-- DATA FOR PROCESSING --
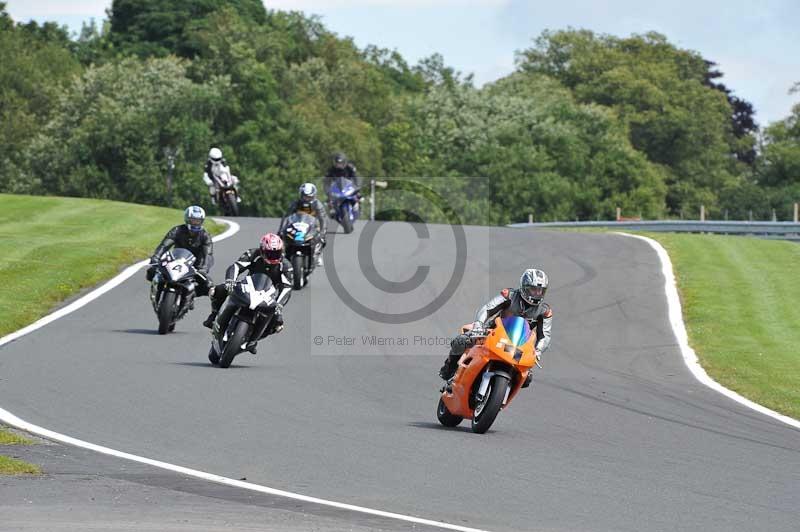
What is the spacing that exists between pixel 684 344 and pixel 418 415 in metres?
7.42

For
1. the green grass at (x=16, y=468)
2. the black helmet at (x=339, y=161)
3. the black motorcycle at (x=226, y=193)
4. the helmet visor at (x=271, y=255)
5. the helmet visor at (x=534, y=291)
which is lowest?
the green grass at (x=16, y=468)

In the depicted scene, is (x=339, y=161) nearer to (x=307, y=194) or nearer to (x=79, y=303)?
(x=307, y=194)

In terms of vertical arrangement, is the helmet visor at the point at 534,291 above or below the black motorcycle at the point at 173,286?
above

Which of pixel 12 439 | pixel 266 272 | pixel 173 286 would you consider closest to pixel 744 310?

-- GIVEN TASK --
Can you copy every line above word for word, leaving out the pictures?

-- RESULT --
What is the spacing that exists between pixel 684 344 and pixel 418 415 in metres?
7.42

For
1. the green grass at (x=16, y=468)
2. the black helmet at (x=339, y=161)
3. the black motorcycle at (x=226, y=193)
4. the helmet visor at (x=271, y=255)
5. the helmet visor at (x=534, y=291)
which is lowest?
the green grass at (x=16, y=468)

In the depicted scene, is (x=339, y=161) nearer to (x=307, y=194) or nearer to (x=79, y=303)?
(x=307, y=194)

In terms of vertical arrangement, is the helmet visor at the point at 534,291 above or below the black motorcycle at the point at 173,286?
above

Which of pixel 12 439 | pixel 266 272 | pixel 173 286 would you consider closest to pixel 744 310?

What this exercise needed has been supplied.